The Obama administration’s regulatory onslaught had few culprits that inflicted more damage on American businesses than Mark Pearce. He has served as chairman of the National Labor Relations Board for the past six years, and during his tenure the NLRB became the quintessential example of the regulatory state run amok.

Unfortunately, the board under Pearce’s leadership has created fear that discouraged investment and hobbled economic growth. For this reason, President Trump should not reappoint Pearce when his term on the NLRB expires Monday.

Knowing there would be a newly reconstituted NLRB contributed to the surge in business optimism following President Trump’s election – a surge that continues to this day. Pearce’s reappointment to the board when his term expires would have the opposite effect.


Under Pearce, the NLRB, was grossly anti-employee (particularly private sector employees who did not want to join a union) and anti-business, consistently favoring big labor at the expense of everyday Americans. Pearce was the mastermind for much of the progressive establishment’s anti-business labor agenda – an agenda he pushed without regard for existing law.

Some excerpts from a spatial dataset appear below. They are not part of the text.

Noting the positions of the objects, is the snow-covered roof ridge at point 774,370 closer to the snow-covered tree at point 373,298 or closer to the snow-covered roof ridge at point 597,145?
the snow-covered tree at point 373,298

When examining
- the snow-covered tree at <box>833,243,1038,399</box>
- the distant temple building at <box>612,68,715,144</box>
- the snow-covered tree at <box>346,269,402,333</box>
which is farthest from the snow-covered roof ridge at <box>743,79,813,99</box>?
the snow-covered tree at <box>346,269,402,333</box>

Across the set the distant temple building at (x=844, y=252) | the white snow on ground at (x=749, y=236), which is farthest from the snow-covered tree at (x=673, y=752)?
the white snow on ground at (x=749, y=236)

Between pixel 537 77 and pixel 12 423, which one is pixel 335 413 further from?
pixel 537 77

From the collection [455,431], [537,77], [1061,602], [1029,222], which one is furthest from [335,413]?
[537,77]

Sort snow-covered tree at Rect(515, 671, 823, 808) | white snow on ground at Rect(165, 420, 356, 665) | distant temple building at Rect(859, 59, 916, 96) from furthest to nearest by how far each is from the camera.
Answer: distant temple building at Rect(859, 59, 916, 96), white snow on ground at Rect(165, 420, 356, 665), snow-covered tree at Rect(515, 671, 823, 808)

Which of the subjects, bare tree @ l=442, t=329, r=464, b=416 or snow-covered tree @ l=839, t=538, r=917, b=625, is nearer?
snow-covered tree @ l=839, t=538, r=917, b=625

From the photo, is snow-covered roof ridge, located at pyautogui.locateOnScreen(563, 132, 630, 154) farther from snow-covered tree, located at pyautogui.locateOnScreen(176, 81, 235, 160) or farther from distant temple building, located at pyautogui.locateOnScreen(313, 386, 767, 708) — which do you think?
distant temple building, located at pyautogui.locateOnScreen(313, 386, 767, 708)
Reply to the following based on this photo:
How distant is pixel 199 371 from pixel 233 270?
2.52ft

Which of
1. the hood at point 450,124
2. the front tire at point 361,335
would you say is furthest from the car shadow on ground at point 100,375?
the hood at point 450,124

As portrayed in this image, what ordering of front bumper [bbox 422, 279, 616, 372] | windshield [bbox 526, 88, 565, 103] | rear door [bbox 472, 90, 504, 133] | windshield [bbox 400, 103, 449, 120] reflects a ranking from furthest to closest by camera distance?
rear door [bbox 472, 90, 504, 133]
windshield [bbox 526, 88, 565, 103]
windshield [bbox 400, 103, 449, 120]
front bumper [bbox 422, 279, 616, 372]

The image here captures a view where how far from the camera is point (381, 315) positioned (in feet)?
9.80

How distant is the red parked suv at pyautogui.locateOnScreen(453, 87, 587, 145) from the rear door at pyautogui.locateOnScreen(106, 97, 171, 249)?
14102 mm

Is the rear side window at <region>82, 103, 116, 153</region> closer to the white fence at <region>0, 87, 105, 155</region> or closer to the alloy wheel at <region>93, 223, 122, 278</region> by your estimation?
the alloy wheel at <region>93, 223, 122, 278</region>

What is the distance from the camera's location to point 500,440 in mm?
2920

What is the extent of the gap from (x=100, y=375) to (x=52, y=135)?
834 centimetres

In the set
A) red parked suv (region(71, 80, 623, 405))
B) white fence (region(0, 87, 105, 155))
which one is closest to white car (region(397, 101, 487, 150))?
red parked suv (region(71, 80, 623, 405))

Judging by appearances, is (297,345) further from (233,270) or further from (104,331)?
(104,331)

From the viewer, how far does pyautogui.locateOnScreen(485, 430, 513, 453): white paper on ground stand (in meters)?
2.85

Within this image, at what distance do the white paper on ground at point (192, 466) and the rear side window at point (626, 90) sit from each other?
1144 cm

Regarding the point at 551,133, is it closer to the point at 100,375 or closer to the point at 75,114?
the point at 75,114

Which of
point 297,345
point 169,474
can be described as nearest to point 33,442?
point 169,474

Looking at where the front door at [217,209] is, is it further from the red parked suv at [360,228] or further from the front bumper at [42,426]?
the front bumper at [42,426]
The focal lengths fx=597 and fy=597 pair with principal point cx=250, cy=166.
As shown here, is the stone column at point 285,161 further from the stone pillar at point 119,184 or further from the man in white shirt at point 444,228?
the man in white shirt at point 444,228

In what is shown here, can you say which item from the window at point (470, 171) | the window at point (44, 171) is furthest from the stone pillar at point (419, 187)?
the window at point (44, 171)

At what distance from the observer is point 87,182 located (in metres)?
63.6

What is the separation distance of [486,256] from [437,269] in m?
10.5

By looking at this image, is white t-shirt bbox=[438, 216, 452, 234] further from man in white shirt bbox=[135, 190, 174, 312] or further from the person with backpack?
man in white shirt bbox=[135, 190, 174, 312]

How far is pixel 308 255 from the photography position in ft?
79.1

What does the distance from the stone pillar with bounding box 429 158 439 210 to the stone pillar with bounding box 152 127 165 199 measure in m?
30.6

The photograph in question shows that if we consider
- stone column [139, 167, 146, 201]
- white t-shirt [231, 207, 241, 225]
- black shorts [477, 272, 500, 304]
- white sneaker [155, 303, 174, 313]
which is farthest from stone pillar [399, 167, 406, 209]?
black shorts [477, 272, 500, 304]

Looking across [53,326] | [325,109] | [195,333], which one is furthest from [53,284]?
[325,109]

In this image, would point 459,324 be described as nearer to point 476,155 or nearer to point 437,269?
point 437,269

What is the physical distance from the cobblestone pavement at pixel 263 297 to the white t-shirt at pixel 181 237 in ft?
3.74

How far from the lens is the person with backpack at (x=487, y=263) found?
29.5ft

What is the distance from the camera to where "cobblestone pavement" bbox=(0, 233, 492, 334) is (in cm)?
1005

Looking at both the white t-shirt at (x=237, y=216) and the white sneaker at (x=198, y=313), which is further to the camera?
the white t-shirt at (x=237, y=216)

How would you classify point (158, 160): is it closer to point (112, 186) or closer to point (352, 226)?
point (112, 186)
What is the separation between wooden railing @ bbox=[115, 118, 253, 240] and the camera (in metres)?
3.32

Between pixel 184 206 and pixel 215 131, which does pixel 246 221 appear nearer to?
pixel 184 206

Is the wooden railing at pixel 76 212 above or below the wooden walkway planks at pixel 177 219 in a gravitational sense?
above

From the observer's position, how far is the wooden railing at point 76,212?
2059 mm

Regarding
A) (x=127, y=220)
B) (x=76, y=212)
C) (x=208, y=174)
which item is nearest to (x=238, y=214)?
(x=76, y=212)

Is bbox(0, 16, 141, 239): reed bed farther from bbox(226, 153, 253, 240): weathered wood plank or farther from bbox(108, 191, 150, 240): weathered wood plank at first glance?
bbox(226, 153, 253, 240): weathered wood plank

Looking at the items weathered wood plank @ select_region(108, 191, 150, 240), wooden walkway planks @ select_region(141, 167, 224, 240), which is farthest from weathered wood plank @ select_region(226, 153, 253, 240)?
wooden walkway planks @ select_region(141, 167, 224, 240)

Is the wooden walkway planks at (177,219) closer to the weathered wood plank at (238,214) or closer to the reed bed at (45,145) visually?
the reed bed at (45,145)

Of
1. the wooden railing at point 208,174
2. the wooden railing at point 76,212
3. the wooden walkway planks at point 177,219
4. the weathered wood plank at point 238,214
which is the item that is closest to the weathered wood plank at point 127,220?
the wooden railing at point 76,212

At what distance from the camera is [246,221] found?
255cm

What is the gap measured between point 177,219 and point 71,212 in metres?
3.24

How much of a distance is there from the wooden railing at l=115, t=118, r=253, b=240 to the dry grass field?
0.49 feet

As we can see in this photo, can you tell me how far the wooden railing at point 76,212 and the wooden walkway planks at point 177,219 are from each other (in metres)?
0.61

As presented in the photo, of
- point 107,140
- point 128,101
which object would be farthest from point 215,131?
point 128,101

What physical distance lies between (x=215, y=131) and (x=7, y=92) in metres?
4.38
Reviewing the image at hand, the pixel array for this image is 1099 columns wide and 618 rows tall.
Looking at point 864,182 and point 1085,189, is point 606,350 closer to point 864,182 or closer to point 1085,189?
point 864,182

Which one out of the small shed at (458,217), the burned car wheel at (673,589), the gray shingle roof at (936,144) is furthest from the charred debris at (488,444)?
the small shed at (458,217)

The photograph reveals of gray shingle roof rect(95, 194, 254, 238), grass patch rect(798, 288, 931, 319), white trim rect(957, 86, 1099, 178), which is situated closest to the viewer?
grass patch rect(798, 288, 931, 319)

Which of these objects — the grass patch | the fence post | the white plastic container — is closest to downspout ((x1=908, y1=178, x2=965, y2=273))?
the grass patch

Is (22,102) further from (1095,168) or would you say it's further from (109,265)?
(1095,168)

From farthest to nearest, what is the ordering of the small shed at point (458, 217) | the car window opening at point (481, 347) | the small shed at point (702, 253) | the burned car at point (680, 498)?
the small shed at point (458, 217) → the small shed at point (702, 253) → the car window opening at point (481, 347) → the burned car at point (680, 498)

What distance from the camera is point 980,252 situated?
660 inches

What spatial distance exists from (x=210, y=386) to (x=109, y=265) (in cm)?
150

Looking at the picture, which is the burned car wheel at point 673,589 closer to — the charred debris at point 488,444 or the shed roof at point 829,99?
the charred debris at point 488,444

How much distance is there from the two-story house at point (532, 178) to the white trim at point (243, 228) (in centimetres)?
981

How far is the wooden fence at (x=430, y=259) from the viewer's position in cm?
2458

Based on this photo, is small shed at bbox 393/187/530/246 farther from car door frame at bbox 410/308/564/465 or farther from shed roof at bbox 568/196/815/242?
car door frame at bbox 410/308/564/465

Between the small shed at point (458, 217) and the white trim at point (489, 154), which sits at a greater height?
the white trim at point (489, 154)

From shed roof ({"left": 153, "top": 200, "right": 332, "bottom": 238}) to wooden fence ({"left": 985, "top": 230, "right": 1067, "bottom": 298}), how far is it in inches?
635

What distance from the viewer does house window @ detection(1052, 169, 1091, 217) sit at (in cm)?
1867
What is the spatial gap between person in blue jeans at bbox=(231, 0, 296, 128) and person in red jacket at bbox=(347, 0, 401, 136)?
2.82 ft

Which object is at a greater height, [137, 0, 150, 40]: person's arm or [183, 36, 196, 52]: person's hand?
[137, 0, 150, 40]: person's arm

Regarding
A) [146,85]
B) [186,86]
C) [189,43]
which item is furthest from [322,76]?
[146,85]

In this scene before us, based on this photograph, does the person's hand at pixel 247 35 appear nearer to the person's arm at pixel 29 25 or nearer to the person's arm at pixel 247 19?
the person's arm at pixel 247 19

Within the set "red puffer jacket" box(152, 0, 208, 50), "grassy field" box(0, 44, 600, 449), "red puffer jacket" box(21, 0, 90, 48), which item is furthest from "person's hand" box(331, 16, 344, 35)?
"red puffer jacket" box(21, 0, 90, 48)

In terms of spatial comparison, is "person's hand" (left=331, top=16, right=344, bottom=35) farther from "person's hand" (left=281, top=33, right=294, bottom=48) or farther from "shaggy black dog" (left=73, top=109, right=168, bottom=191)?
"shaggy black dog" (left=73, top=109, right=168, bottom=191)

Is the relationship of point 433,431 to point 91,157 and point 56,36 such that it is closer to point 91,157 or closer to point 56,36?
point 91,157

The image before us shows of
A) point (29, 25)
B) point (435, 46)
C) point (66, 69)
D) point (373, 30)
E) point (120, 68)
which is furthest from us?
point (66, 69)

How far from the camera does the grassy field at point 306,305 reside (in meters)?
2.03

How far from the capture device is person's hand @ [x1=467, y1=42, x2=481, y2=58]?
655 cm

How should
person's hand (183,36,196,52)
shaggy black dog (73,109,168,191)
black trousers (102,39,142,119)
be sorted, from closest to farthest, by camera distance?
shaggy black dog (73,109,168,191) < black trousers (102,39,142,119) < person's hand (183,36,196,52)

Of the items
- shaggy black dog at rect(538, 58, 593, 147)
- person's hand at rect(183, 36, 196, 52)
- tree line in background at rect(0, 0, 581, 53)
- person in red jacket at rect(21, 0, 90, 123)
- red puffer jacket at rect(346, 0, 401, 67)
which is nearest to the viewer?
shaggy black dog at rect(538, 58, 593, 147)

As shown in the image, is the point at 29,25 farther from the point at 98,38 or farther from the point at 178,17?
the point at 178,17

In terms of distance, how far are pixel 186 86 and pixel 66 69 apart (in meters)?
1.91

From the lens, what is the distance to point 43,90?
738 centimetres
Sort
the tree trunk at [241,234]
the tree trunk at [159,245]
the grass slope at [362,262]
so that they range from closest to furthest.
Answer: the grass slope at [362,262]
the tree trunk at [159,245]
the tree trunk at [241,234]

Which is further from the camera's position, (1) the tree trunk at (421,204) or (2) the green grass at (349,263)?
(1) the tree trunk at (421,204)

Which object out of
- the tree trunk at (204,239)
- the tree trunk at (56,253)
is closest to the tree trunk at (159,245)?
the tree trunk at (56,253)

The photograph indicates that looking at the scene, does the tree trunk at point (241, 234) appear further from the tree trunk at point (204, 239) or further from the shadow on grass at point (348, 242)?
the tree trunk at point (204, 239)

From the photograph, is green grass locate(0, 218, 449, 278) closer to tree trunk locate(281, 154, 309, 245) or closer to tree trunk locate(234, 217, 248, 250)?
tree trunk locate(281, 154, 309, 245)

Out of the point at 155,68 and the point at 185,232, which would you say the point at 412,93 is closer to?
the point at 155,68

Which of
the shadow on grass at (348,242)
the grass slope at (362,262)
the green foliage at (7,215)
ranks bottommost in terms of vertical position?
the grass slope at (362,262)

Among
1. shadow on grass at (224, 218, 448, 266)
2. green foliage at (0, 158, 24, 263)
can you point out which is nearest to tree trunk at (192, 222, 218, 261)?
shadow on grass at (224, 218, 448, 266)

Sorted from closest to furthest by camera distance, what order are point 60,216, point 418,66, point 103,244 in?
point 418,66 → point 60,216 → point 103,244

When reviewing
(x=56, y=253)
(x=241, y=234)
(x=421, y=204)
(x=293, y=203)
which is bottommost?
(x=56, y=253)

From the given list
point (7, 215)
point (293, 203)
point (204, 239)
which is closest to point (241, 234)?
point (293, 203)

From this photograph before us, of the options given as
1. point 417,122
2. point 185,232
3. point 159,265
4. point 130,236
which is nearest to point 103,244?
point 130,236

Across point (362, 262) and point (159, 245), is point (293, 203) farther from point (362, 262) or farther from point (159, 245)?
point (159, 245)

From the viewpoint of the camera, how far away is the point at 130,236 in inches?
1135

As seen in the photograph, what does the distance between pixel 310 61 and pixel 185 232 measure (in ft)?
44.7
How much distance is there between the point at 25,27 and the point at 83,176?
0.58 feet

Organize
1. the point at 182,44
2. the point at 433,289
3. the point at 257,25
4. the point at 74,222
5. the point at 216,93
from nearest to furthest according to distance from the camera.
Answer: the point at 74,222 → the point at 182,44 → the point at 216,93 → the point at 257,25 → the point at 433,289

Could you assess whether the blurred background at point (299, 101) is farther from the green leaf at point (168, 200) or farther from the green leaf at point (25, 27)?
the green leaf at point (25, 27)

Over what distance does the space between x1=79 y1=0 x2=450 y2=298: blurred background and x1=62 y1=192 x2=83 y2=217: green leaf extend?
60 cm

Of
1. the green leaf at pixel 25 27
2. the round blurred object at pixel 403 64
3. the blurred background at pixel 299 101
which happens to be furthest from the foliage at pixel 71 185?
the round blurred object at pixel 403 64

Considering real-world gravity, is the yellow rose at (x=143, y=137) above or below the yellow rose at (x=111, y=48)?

By one well-documented analysis, Pearce presided over the most partisan NLRB in history, reversing many years of precedent in about 90 cases, disregarding longstanding labor-management policies, and always in favor of big labor. It will take years for a new board to undo the damage.

For example, Pearce was the architect of the expanded “joint employer” rule, which flipped decades of labor law on its head to make it easier to unionize and sue franchise brands, like the ones I ran as CEO for restaurant chains Hardee’s and Carl’s Jr. Simply put, the rule made union organizing easier by allowing labor bosses to organize both franchisers and their franchisees as one entity, rather than having to organize each individual franchisee.

Should this rule survive, franchisers will be forced to take control of their franchisees’ employment practices – they do not control them now – reducing the ability of franchisees to control their bottom lines and run their businesses as independent entrepreneurs.